Ben je veehouder met melkvee, varkens en/of vleeskalveren en heb je een bedrijf met piekbelasting? Weet dan dat als je wilt bijdragen aan het verminderen van de stikstofneerslag op overbelaste Natura 2000-gebieden, je daarvoor vanaf 21 oktober 2024 gebruik kunt maken van een nieuwe subsidieregeling: de Subsidie voor investeringen in verduurzaming voor veehouderijlocaties met piekbelasting (Sbv). Je kunt de subsidie krijgen als je investeert in bewezen technieken die de stikstofneerslag fors verminderen, zoals stalsystemen en luchtwassers. Een belangrijke voorwaarde is dat het aantal dieren op jouw bedrijf vijf jaar niet toeneemt. Het budget bedraagt tussen € 25.000 en € 600.000 per aanvraag. Je kunt de subsidie nog tot en met 8 januari 2025 aanvragen bij de RVO.

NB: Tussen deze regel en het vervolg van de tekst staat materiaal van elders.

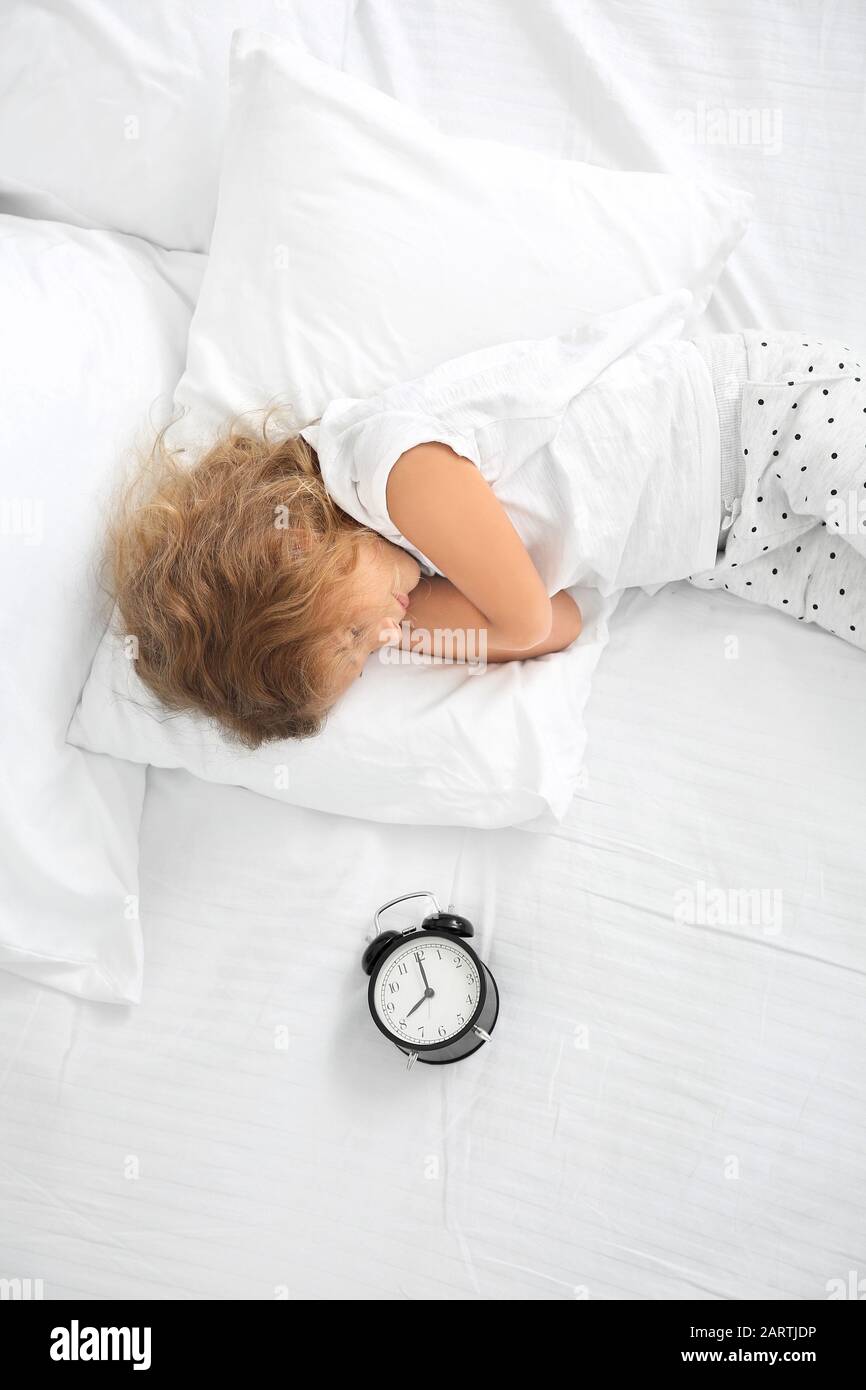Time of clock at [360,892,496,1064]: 8:00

Nieuwe verplaatsingsregeling op komst

Naast deze subsidie zitten er nog twee andere, nieuwe subsidieregelingen in de pijplijn in het kader van de aanpak piekbelasting. De ene regeling betreft de Landelijke verplaatsingsregeling veehouderijen met piekbelasting (Lvvp). Deze regeling subsidieert de vrijwillige verplaatsing van de veehouderij naar een locatie met minder stikstofneerslag dan de overbelaste Natura 2000-gebieden. Hiervoor gaat het aanvraagloket bij de RVO open op 6 januari 2025.

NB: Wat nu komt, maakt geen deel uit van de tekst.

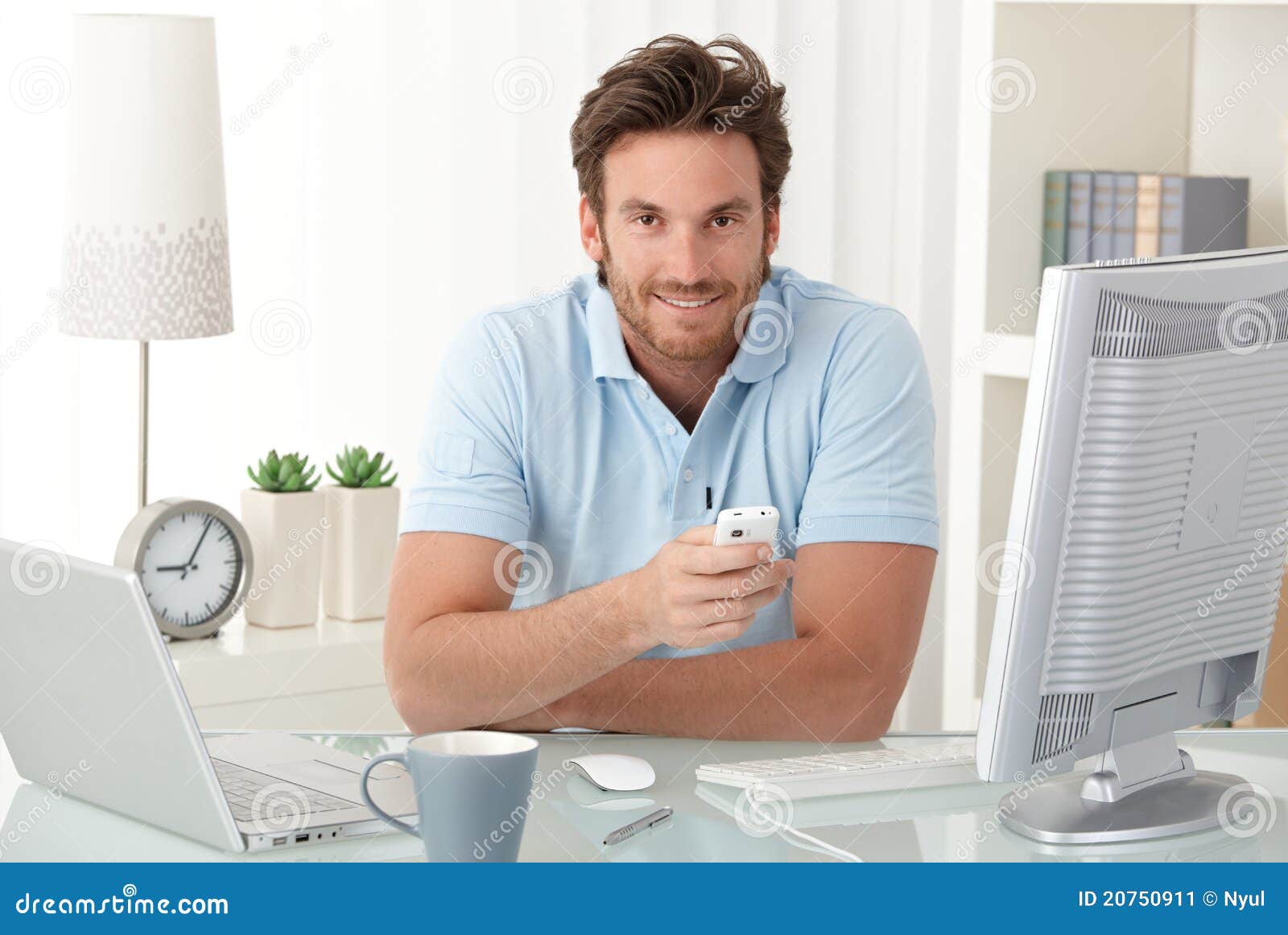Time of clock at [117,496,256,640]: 9:05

De andere subsidieregeling betreft de vrijwillige Landelijke beëindigingsregeling veehouderijlocaties (Lbv) voor kleinere sectoren, zoals melkgeiten en konijnen. Deze subsidie kan je aanvragen tussen 18 november en 20 december 2024.

De nieuwe KOR komt eraan – onderneem tijdig actie

De kleineondernemersregeling (KOR) wijzigt per 1 januari 2025. Wellicht heb je hierover inmiddels een brief ontvangen van de Belastingdienst. De wijziging is het gevolg van nieuwe EU-regels waaraan alle EU-lidstaten moeten voldoen. Hierdoor wordt het mogelijk dat je in de ene EU-lidstaat gebruik kunt maken van de KOR in een andere EU-lidstaat, als die een dergelijke regeling heeft. Daartoe worden de kleineondernemersregelingen in de diverse lidstaten zoveel als mogelijk geüniformeerd. Een belangrijke aanvullende voorwaarde is dat jouw jaaromzet in de gehele EU onder de grens van € 100.000 moet blijven.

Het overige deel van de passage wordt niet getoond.